## TEXT SHOWN
---------------

Let the efficiency of humans be ‘h’ and the efficiency of robots be ‘r’.

In the first case,

Total work = (15h + 5r) * 30……(i)

In the second case,

Total work = (5h + 15r) * 60……(ii)

On equating (i) and (ii), we get

(15h + 5r) * 30 = (5h + 15r) * 60

Or, 15h + 5r = 10h + 30r

Or, 5h = 25r

Or, h = 5r

Total work = (15h + 5r) * 30 = (15h + h) * 30 = 480h

Time taken by 15 humans = $\dfrac{\text{480h}}{\text{15h}}$ days= 32 days.

Hence, option C is the correct answer.

**Question 7: **Point P lies between points A and B such that the length of BP is thrice that of AP. Car 1 starts from A and moves towards B. Simultaneously, car 2 starts from B and moves towards A. Car 2 reaches P one hour after car 1 reaches P. If the speed of car 2 is half that of car 1, then the time, in minutes, taken by car 1 in reaching P from A is

**7) Answer: 12**

**Solution:**

Let the distance between A and B be 4x.

Length of BP is thrice the length of AP.

=> AP = x and BP = 3x

Let the speed of car 1 be s and the speed of car 2 be 0.5s.

Car 2 reaches P one hour (60 minutes) after Car 1 reaches P.

=> x/s + 60 = 3x/0.5s

x/s + 60 = 6x/s

5x/s = 60

x/s = 12

Time taken by car 1 in reaching P from A = x/s = 12 minutes.

Therefore, 12 is the correct answer.

**Question 8: **When they work alone, B needs 25% more time to finish a job than A does. They two finish the job in 13 days in the following manner: A works alone till half the job is done, then A and B work together for four days, and finally B works alone to complete the remaining 5% of the job. In how many days can B alone finish the entire job?

a) 20

b) 22

c) 16

d) 18

**8) Answer (A)**

**Solution:**

Let us assume that A can complete ‘a’ units of work in a day and B can complete ‘b’ units of work in a day.

A works alone till half the work is completed.

A and B work together for 4 days and B works alone to complete the last 5% of the work.

=> A and B in 4 days can complete 45% of the work.

Let us assume the total amount of work to be done to be 100 units.

4a + 4b = 45 ———(1)

B needs 25% more time than A to finish a job.

=> 1.25*b = a ———-(2)

Substituting (2) in (1), we get,

5b+4b = 45

9b = 45

b = 5 units/day

B alone can finish the job in 100/5 = 20 days.

Therefore, option A is the right answer.

---------------

[Records from a spatial question set]
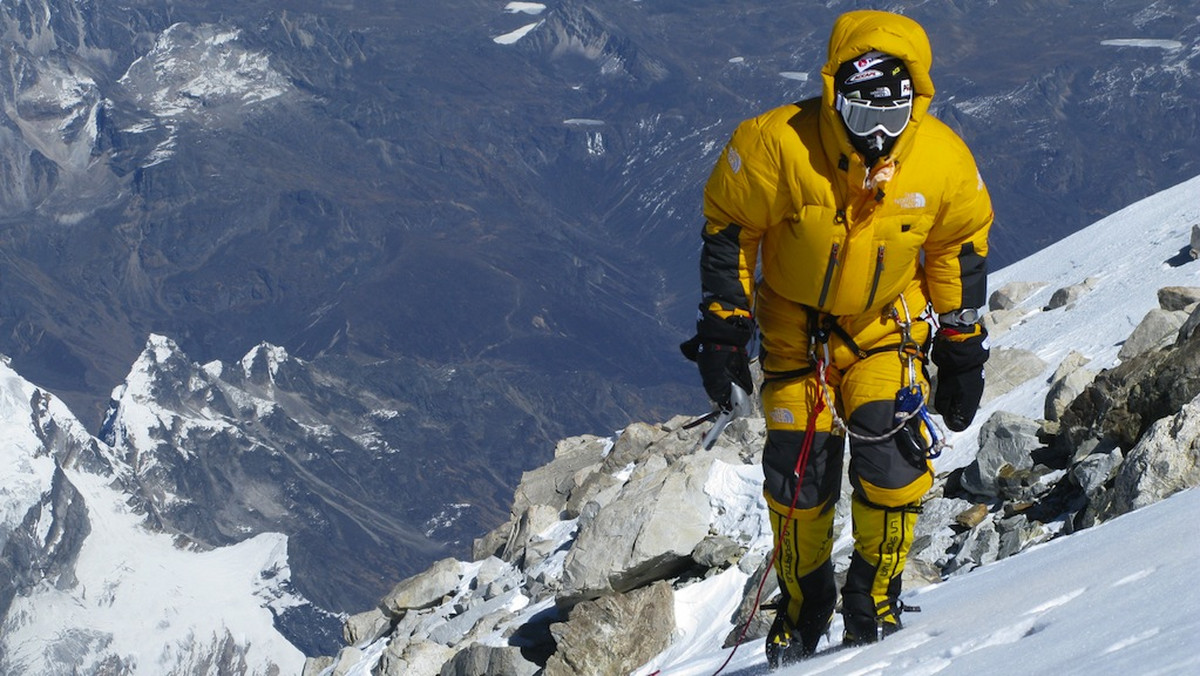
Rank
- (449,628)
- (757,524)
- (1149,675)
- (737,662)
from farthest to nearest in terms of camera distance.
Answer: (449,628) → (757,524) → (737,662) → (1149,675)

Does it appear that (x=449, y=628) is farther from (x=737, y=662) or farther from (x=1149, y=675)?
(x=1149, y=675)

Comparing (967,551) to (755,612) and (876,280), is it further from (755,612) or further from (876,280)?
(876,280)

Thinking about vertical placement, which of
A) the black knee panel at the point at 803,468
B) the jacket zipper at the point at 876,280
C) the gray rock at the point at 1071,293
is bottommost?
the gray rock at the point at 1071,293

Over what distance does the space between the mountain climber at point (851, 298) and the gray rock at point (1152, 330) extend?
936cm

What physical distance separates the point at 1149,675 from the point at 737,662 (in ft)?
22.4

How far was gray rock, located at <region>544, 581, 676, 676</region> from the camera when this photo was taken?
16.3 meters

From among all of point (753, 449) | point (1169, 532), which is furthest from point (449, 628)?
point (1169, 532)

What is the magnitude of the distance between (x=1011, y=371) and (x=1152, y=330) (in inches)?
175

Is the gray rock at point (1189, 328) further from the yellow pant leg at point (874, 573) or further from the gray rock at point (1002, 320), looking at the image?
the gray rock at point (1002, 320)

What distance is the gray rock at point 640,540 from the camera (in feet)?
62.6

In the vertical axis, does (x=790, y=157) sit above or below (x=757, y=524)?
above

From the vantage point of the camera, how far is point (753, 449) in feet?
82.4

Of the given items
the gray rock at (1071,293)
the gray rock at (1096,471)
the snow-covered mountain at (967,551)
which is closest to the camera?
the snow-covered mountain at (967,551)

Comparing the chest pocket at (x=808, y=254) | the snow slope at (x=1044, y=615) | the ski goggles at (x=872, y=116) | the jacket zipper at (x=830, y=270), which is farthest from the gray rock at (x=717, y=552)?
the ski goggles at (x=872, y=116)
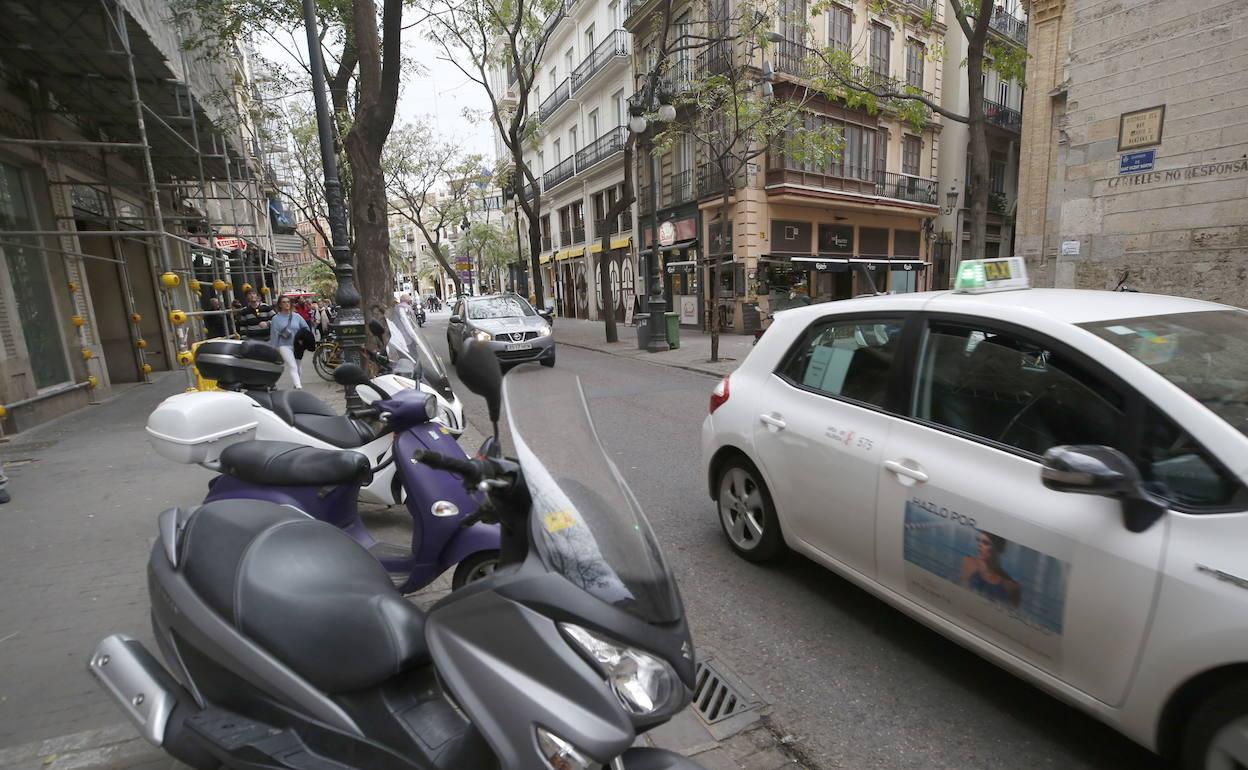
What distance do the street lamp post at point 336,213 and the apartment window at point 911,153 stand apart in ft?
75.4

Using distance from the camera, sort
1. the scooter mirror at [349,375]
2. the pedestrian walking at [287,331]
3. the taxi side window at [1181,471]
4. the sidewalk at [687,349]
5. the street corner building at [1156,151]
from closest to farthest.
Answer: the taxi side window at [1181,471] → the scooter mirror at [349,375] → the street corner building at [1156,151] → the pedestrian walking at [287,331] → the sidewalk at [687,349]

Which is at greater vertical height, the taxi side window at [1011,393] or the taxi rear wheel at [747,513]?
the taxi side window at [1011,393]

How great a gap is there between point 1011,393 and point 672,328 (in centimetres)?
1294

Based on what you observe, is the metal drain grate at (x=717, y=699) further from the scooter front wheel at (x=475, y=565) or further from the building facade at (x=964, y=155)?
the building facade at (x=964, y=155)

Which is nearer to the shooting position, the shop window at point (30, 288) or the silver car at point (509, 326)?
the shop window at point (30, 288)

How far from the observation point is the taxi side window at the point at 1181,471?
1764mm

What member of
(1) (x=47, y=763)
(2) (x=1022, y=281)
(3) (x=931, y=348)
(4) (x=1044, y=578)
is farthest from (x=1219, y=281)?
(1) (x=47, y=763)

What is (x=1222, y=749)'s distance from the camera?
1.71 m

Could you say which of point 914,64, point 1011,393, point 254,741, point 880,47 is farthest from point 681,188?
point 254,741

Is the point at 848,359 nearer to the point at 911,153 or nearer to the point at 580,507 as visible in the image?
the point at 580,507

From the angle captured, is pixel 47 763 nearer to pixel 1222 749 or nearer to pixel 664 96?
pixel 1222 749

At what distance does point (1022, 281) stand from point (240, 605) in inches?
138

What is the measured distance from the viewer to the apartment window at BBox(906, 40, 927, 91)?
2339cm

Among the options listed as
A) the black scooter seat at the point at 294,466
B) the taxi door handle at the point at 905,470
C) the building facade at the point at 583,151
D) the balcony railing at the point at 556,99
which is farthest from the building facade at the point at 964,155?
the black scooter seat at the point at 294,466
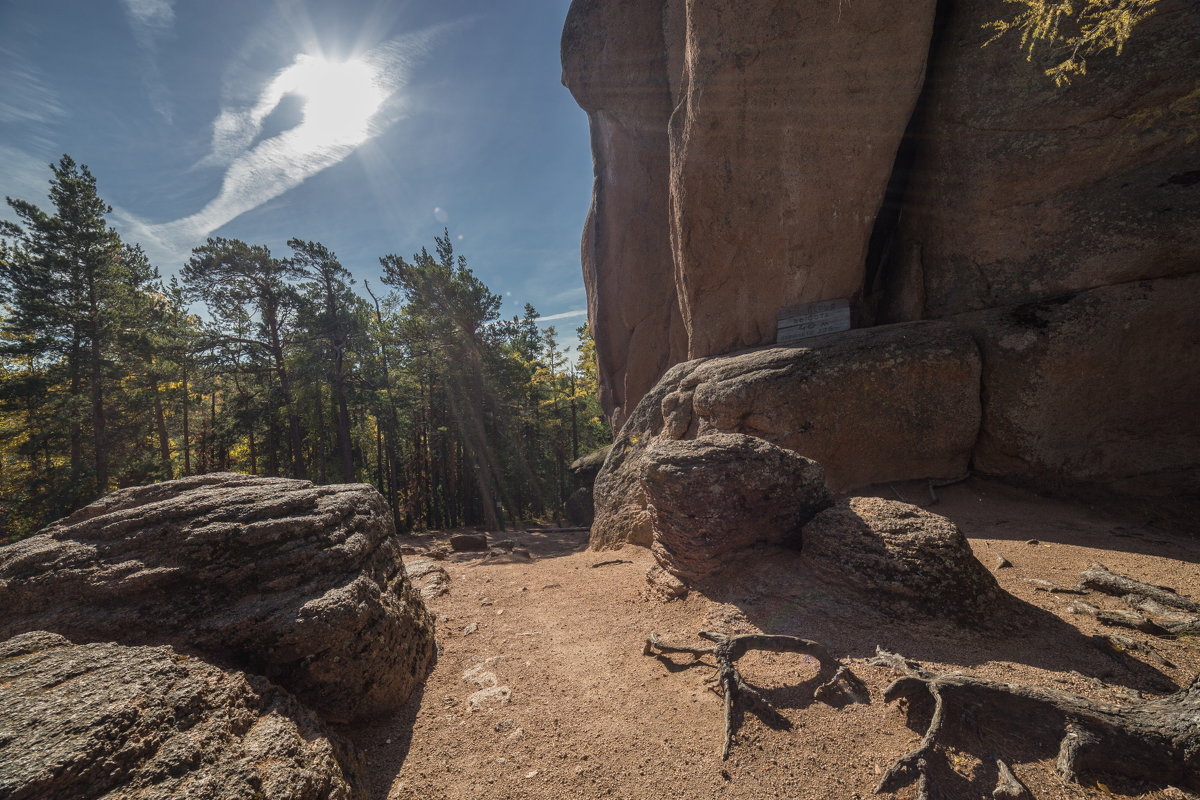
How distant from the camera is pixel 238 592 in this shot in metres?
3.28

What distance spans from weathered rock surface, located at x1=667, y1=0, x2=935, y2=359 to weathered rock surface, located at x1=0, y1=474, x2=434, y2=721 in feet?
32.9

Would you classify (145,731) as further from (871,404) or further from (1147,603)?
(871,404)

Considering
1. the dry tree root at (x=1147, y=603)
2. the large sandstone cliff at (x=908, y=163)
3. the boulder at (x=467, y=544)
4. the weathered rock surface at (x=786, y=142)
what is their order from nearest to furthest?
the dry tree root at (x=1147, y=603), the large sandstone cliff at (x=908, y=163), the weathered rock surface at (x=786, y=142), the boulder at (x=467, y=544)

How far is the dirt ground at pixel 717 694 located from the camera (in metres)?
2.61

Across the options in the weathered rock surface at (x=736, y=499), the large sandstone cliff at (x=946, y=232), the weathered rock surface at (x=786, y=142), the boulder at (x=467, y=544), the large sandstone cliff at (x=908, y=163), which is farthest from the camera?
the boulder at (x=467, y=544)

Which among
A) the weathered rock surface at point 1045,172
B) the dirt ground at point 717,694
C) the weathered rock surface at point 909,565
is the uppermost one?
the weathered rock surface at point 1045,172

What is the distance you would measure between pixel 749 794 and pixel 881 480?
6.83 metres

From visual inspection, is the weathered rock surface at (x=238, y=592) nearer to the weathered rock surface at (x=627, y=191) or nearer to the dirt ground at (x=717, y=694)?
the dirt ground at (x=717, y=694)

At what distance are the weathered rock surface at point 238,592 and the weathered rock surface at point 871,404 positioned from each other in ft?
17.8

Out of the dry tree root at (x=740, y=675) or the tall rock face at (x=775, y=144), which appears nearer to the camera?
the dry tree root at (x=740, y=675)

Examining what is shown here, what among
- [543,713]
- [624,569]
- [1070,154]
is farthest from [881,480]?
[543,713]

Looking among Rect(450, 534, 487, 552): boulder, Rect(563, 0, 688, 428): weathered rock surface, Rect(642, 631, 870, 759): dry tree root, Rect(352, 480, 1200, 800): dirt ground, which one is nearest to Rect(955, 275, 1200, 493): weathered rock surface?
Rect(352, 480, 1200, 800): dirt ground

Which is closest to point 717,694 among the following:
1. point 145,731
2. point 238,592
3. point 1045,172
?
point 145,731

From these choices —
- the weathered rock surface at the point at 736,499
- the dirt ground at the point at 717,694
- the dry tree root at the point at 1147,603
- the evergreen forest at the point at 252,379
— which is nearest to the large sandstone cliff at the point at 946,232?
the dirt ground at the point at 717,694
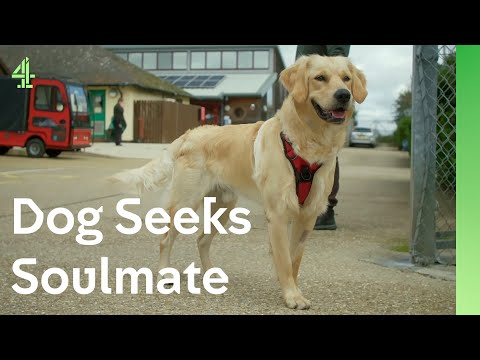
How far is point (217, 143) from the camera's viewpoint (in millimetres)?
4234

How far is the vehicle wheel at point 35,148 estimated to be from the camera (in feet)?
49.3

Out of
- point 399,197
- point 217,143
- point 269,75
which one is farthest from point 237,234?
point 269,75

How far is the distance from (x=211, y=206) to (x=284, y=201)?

---------------

## TASK TO COMPLETE
Using the worked solutions, explain in one to three sentences why the solution to Question 8 concludes that A and B together complete 45% of the job during their four days of joint work.

## PROBLEM SOLUTION
A works alone until half the job is done, and B works alone to complete the last 5% of the job. The four days in which A and B work together must therefore account for the remaining 45% of the work.